Gerhard Richter Seestück (Seascape) 1998 San Francisco Museum of Modern Art |
Gerhard Richter has remained the most successful artist in the world for the past couple of decades, honored with more exhibitions at prestigious institutions than any other living practitioner and consistently higher auction prices. Donald Kuspit wrote about Richter's work in a 1993 book from Cambridge University Press called Signs of Psyche in Modern and Postmodern Art. Kuspit's arguments (even though expressed in somewhat murky, psychoanalytic prose) still sound today as valid as they sounded twenty years ago –
"If we can say that Richter's use of photography and other supposedly anonymous, objectifying, mechanical methods of art making implicitly confirms the loss of the centre – as well as encourages the abandonment of any impulse to establish a centre – then it seems that we must say that his continued "conservative," or rather conservationist, use of painting implies an unconscious desire to retain a centre. But since he uses photography (an objective means that calls attention to the instrumentation of art as an end in itself) and painting simultaneously – dialectically – then we must say that in his work photography transforms painting and painting transforms photography. What is the result of their convergence, the character of the transformation? It generates that sense of enlightened openness – of mature acceptance of openness – that we spoke of earlier, and that implies a repudiation of nihilism. (Emotional nihilism, the characteristic, initial response to the openness disclosed by the loss of the centre, implies not only experience of the loss as a catastrophe rather than emancipation, but the experience of lostness – a sense of abandonment – in the new openness. It articulates the narcissistic injury – the loss of the sense of one's own self as central – caused by the loss of the centre and the consequent openness. Nihilism exists more in the subject experiencing the loss of the centre than in the objective fact of its absence. In a sense, the loss of the centre simply acknowledges the openness that was all along the case.) Richter views himself as the heir to an enormous, great, rich culture of painting, and of art in general, which we have lost (like the centre, which it reinforced and with which it is identified), but which nonetheless obligates us to be mature (as mature as this past culture of painting is) in the new psychosocial conditions resulting from the loss of the centre."
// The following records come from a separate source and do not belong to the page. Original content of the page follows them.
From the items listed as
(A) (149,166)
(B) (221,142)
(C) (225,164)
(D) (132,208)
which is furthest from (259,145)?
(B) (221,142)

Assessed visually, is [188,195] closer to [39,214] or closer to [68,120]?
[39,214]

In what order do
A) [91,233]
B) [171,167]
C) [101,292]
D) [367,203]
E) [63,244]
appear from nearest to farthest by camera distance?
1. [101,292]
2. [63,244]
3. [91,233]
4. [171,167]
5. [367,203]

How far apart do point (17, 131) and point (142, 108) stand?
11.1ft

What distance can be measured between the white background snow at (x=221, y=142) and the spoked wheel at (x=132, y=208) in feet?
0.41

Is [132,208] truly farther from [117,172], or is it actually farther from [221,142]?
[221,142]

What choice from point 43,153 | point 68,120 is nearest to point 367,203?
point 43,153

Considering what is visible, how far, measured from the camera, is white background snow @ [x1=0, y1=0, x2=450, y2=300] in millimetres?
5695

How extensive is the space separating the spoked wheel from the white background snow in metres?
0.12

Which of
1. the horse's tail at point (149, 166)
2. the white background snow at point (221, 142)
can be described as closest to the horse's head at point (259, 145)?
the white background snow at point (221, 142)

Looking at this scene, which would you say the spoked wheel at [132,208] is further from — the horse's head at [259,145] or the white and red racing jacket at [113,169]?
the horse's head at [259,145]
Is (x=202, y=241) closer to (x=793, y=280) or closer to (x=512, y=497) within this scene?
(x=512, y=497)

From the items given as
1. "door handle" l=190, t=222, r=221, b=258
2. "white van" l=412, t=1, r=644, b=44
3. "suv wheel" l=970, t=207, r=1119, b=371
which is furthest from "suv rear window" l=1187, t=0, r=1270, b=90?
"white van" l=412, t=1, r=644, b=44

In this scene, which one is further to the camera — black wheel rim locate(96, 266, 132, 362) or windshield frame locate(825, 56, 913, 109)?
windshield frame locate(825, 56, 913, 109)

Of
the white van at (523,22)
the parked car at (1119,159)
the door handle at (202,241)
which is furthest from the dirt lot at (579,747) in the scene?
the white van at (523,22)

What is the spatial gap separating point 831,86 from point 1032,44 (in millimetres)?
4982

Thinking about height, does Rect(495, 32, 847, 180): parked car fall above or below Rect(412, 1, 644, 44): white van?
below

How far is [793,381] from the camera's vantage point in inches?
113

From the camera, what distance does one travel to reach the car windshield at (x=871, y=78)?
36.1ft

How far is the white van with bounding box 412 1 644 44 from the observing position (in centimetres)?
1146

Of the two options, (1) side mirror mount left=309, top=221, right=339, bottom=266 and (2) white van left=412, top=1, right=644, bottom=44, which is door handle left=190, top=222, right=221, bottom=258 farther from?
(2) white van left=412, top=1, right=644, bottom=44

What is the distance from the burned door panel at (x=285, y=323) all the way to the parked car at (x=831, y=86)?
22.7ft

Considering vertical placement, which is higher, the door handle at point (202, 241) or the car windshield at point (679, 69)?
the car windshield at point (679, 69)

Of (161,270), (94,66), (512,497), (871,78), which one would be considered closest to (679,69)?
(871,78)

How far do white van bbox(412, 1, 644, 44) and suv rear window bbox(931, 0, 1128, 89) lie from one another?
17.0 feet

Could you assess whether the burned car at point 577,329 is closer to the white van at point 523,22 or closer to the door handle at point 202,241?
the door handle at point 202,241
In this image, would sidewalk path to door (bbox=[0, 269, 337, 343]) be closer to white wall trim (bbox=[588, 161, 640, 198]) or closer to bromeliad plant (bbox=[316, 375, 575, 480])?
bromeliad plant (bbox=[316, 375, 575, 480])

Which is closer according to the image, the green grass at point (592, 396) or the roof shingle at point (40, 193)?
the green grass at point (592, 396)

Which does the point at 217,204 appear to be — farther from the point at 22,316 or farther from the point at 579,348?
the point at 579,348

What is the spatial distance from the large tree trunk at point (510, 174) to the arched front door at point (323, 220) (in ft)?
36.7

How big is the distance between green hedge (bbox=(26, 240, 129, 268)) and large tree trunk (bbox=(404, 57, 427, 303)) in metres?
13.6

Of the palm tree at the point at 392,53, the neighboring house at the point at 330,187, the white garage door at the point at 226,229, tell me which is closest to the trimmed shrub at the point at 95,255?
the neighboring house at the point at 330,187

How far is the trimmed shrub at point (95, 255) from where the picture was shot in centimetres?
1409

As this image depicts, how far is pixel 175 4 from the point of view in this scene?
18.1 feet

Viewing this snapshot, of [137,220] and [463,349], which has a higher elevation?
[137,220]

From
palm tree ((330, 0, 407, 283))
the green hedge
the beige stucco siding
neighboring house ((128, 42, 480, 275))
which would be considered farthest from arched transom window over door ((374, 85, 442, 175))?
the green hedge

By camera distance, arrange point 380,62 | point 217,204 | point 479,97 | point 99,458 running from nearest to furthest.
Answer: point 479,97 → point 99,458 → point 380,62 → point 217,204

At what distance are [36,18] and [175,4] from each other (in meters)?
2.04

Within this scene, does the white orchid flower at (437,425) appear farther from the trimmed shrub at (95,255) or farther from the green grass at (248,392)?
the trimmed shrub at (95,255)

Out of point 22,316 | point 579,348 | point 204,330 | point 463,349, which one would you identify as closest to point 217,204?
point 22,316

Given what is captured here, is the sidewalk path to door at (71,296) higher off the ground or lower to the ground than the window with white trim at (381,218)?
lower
"This is why Richter can say, repudiating Adorno's famous dictum, quoted to him by Buchloch, that "after Auschwitz lyrical poetry is no longer possible": "No. Lyrical poetry does exist, even after Auschwitz." Indeed, it is a sign of maturity, autonomy, and ego strength, to write lyrical poetry after Auschwitz. Richter's painting – from beginning to end, I think, but no doubt especially the quasi-expressionist Abstract Paintings – are his lyrical poetry. Is it a good lyrical poetry – a lyrical poetry that truly articulates the subject, or as I would argue, reconstructs its damaged core? I have no ready answer to this question. It seems to me enough that Richter's lyrical painting, whether authentically lyrical (impulsive) or not – the blur suggests that it is always at least latently lyrical, or has a lyrical tendency – articulates the problem of openness and hope in an age of absolute doubt, that is, in an age when it is impossible to close, to forfeit one's openness. Just as it was traditionally thought that the existence of the centre made it impossible to open the closed cosmos of nature and consciousness, so the modern absence of the centre makes it impossible to organize nature and consciousness around a single belief – to find a privileged, "organic" centre to them – and thus to close them down. It is this that Richter's seemingly dangerous, perverse contradictoriness articulates."
Gerhard Richter Abstract Painting 1990 Tate Modern |
"Perhaps it is harder to achieve emotional enlightenment after having gone through the German version of the experience of the loss of the centre than after having gone through the American version, in part because there was more of a transcendental centre in Germany than in America to begin with. Also, America still seems to have the myth of the centre – America itself – while in defeated and neutralized Germany there cannot even be the ghost of a belief in a mythical center. Not even art can function as a restored centre, or as the source of an illusion of the centre, or as an illusion that can restore a sense of centre. It is this illusionlessness about art – this disbelief that it can supply a centre in any way, shape, or form – that Richter's art reflects. Richter's illusionlessness is responsible for his art's apparent lack of pathos, which is exactly why it ultimately seems so full of pathos."